Effect of papain on cell viability (panel A) and lactate dehydrogenase release (panel B). To test cell viability, HUVEC were seeded into fibronectin coated microtiterplates and cultured in EGM. After 24 hours medium was changed to EBM and cells were cultured for 10 hours in EBM containing 10 ng/mL VEGF or 10 ng/mL VEGF and 10 μg/mL papain. Cells were stained using life cell staining calcein-AM. Cells were photographed at 4 fold magnification using a Nikon Eclipse Ti, the FITC filter set of the instrument and a Nikon Digital Sight DS-Fi1C CCD camera.

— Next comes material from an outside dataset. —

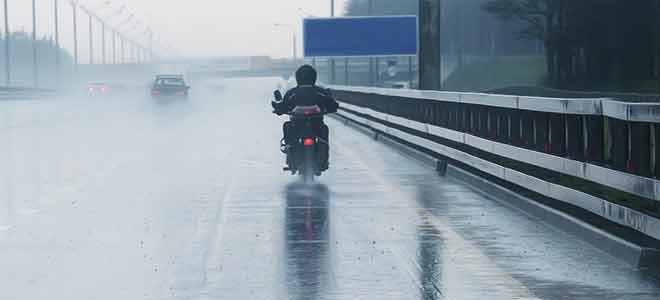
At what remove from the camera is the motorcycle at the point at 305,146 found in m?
21.4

Integrity of the monolayer and viability of cells was assessed visually. To investigate lactate dehydrogenase release, HUVEC were seeded into fibronectin coated 96-well microtiterplates and cultured in EGM. After 24 hours medium was changed to EBM containing 10 ng/mL VEGF or 10 ng/mL VEGF and papain at concentrations as indicated. After 48 hours, released lactate dehydrogenase was determined using a 96-Cytotoxassay kit. Data are shown as mean ± standard error of measurement. Monolayers of papain treated cells are intact and cells are viable as demonstrated by calcein uptake, metabolization and retention (panel A). No increase of LDH in the supernatant was apparent at enzyme concentrations of up to 25 μg/mL (panel B).